**RECORDS FOR THE EXERCISE:**
┄┄┄┄┄┄┄┄┄┄
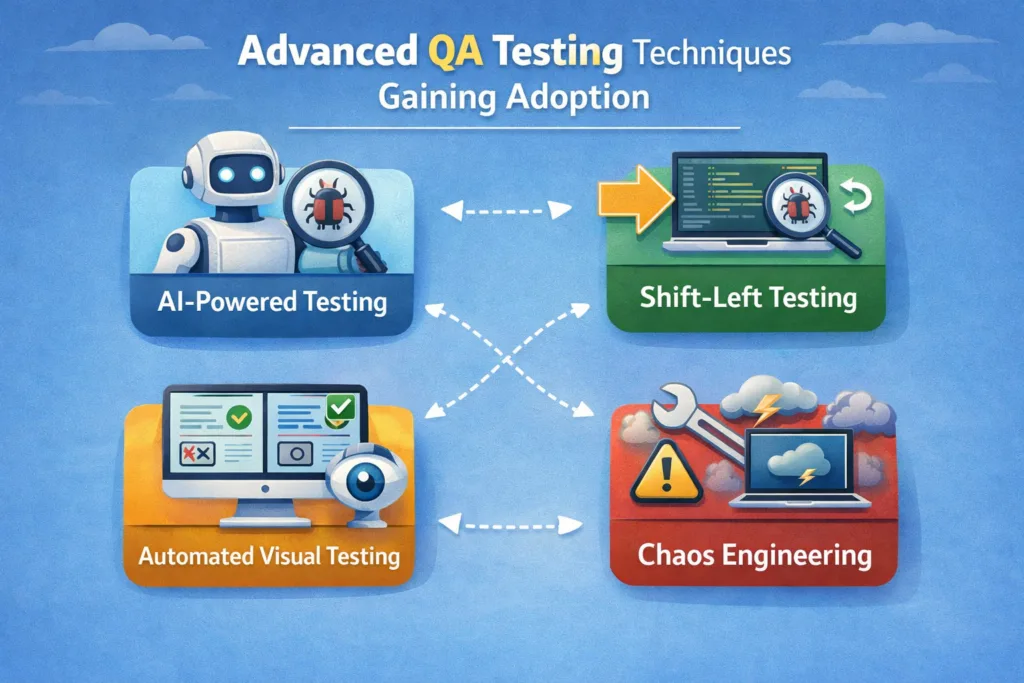 Advanced QA Testing Techniques
Gaining Adoption

AI-Powered Testing

Shift-Left Testing

Automated Visual Testing

Chaos Engineering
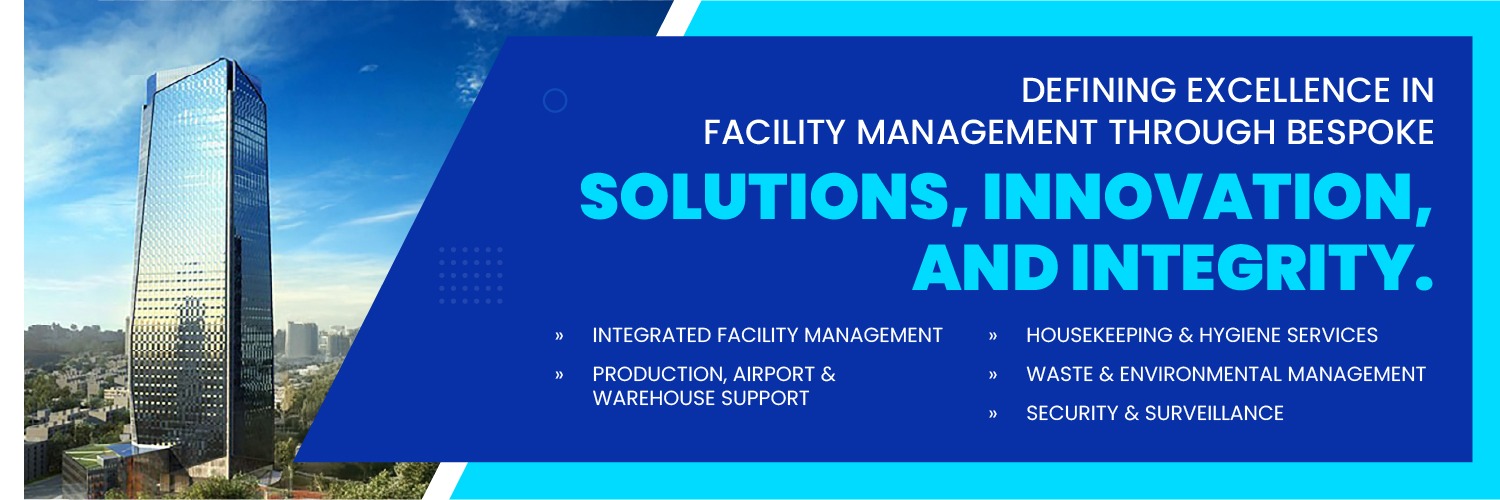 DEFINING EXCELLENCE IN
FACILITY MANAGEMENT THROUGH BESPOKE

SOLUTIONS, INNOVATION, AND INTEGRITY.

» INTEGRATED FACILITY MANAGEMENT

» PRODUCTION, AIRPORT & WAREHOUSE SUPPORT

» HOUSEKEEPING & HYGIENE SERVICES

» WASTE & ENVIRONMENTAL MANAGEMENT

» SECURITY & SURVEILLANCE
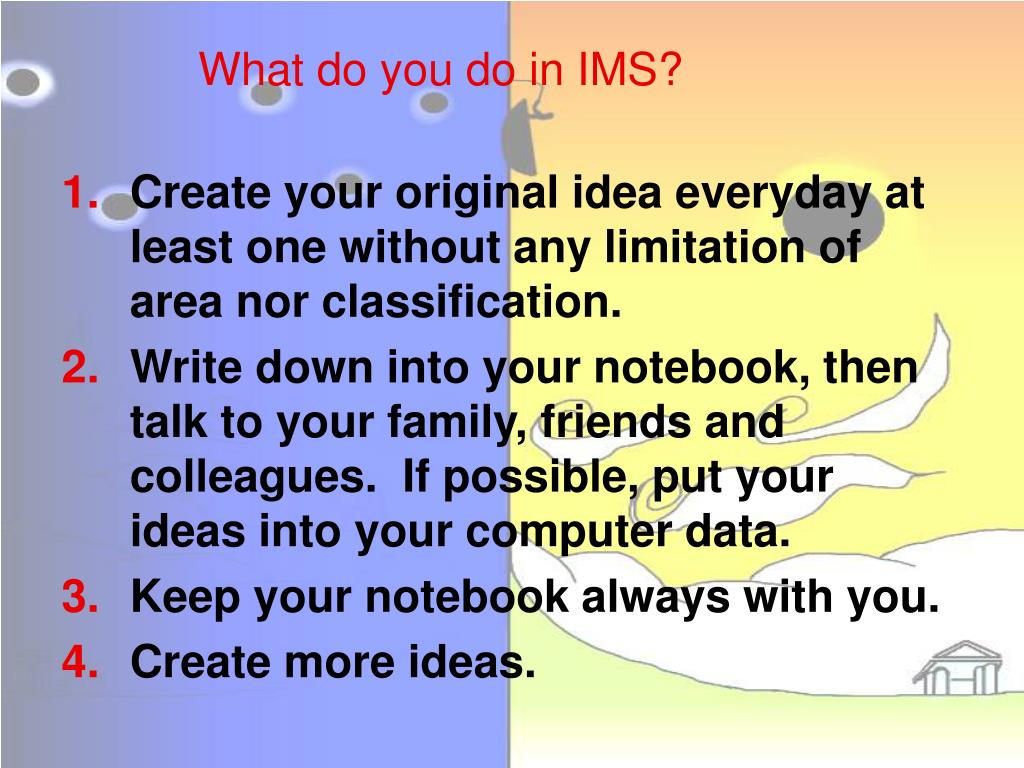 What do you do in IMS?

1. Create your original idea everyday at least one without any limitation of area nor classification.
2. Write down into your notebook, then talk to your family, friends and colleagues. If possible, put your ideas into your computer data.
3. Keep your notebook always with you.
4. Create more ideas.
┄┄┄┄┄┄┄┄┄┄
**WHAT YOU HAVE TO DO:**
Beginning with the line that contains "2. Write down", repeat every line through the end of the records and nothing more.

**RESPONSE AREA:**
2. Write down into your notebook, then talk to your family, friends and colleagues. If possible, put your ideas into your computer data.
3. Keep your notebook always with you.
4. Create more ideas.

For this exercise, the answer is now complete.